This week’s Gospel reading, from Luke 14:25-35, portrays Jesus urging his followers to consider the cost of discipleship. Following Jesus may be a costly matter. Within this passage, Jesus lays out the practical details first and then follows them with an illustration of the principles.
What is the principle? In verse 28 it is that of obtaining and considering a construction estimate. The result of not getting an estimate, in verses 29-31, is that the building project will not be completed and the man will be mocked.

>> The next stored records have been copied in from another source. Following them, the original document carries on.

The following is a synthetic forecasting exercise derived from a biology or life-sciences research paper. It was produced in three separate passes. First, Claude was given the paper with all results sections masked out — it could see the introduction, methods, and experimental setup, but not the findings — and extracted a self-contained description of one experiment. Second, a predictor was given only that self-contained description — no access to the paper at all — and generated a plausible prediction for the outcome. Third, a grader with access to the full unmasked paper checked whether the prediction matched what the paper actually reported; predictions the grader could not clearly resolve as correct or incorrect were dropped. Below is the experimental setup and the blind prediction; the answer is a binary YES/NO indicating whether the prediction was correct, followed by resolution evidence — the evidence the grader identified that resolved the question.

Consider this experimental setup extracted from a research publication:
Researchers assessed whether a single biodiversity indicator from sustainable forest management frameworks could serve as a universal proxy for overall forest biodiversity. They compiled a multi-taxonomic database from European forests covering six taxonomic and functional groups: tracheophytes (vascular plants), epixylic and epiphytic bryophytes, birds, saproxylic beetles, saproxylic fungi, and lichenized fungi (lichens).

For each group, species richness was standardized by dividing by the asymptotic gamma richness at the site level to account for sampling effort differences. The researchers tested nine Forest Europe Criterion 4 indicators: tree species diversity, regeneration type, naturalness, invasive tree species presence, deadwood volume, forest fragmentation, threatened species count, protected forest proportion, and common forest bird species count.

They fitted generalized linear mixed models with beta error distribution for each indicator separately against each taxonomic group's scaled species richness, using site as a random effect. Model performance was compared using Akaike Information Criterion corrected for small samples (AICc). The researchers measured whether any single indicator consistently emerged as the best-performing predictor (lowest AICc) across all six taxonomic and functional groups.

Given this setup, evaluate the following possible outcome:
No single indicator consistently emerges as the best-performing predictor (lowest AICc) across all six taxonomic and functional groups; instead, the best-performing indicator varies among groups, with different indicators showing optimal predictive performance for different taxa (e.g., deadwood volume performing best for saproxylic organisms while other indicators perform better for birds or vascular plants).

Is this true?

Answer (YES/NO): YES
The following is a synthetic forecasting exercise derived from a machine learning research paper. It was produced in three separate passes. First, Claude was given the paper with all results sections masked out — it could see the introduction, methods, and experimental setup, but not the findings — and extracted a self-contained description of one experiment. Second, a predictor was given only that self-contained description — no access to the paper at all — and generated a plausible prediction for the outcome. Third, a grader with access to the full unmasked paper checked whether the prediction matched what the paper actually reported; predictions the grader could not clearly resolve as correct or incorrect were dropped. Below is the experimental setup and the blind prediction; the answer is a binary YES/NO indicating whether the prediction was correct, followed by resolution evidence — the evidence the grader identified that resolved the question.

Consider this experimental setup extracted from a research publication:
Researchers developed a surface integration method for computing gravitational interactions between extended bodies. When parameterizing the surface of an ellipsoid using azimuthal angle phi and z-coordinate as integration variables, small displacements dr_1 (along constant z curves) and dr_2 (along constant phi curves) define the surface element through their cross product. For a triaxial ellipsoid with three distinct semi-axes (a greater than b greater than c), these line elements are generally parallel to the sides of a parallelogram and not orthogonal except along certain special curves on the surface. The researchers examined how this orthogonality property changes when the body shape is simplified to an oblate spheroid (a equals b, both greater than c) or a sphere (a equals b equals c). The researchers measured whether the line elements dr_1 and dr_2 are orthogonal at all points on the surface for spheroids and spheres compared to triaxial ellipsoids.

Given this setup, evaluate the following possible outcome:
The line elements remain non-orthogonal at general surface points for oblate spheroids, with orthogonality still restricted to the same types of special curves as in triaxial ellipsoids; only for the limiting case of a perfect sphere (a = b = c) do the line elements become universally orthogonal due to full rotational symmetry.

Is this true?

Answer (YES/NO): NO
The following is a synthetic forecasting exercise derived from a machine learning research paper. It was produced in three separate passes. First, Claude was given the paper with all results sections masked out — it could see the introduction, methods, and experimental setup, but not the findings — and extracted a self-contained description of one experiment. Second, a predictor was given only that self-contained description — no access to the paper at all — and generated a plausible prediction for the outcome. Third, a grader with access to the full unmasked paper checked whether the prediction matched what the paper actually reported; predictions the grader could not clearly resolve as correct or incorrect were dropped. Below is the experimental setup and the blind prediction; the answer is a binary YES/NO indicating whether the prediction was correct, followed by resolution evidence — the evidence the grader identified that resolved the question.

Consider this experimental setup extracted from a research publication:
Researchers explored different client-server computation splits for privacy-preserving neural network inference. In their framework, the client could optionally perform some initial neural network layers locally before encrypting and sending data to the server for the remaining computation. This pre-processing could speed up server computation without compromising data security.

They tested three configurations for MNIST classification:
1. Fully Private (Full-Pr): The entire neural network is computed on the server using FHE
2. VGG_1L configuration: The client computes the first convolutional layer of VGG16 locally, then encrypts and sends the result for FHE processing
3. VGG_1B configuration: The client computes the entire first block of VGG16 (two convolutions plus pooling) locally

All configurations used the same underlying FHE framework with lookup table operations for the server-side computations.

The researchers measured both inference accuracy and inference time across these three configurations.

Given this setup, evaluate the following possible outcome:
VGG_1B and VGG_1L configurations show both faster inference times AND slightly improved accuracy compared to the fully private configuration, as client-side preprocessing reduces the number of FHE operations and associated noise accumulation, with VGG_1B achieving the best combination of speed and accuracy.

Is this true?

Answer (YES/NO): NO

In verses 30-32 the principle is that of a king considering the amount of military force he has before attacking an enemy who may well be more powerful than he is. If he does not think he can raise an adequate force to overcome the enemy he will seek a diplomatic solution to the conflict.
Verse 33 ties us back to verses 26 and 27. Being a disciple of Jesus requires us to lay down all that we have, all our earthly security, all our hopes, all our dreams. It requires us to follow him regardless of the outcome. Verse 27 says that the disciple is to “bear his cross” (NKJV). This, we realize is no decoration but rather a device to inflict a slow and painful death.
Are Jesus’ disciples willing to follow him even if it costs their life? It is a large cost to consider. Yet this is the demand Jesus makes. He came and gave his life. If we receive his life in place of ours, we must also be willing to lay down our lives.
How do verses 34-35 relate? Jesus suddenly talks about salt which could lose its flavor and be worthless. If the Christian is not distinctly Christian, he has chosen to take up his own life again rather than Jesus’ life on his behalf. Jesus’ call is certainly to a radical type of discipleship which will be reflective of his priorities and his resurrection.
If this passage seems to leave us without hope, realizing that our commitment is imperfect and worthy of being thrown out, the worthless salt, we should consider again the way Jesus comes for those who are imperfect. He himself perishes for us outside the camp, bringing us forgiveness, as we read in Hebrews chapter 13. The same Lord who calls us to unflinching discipleship also calls us to trust in his forgiveness.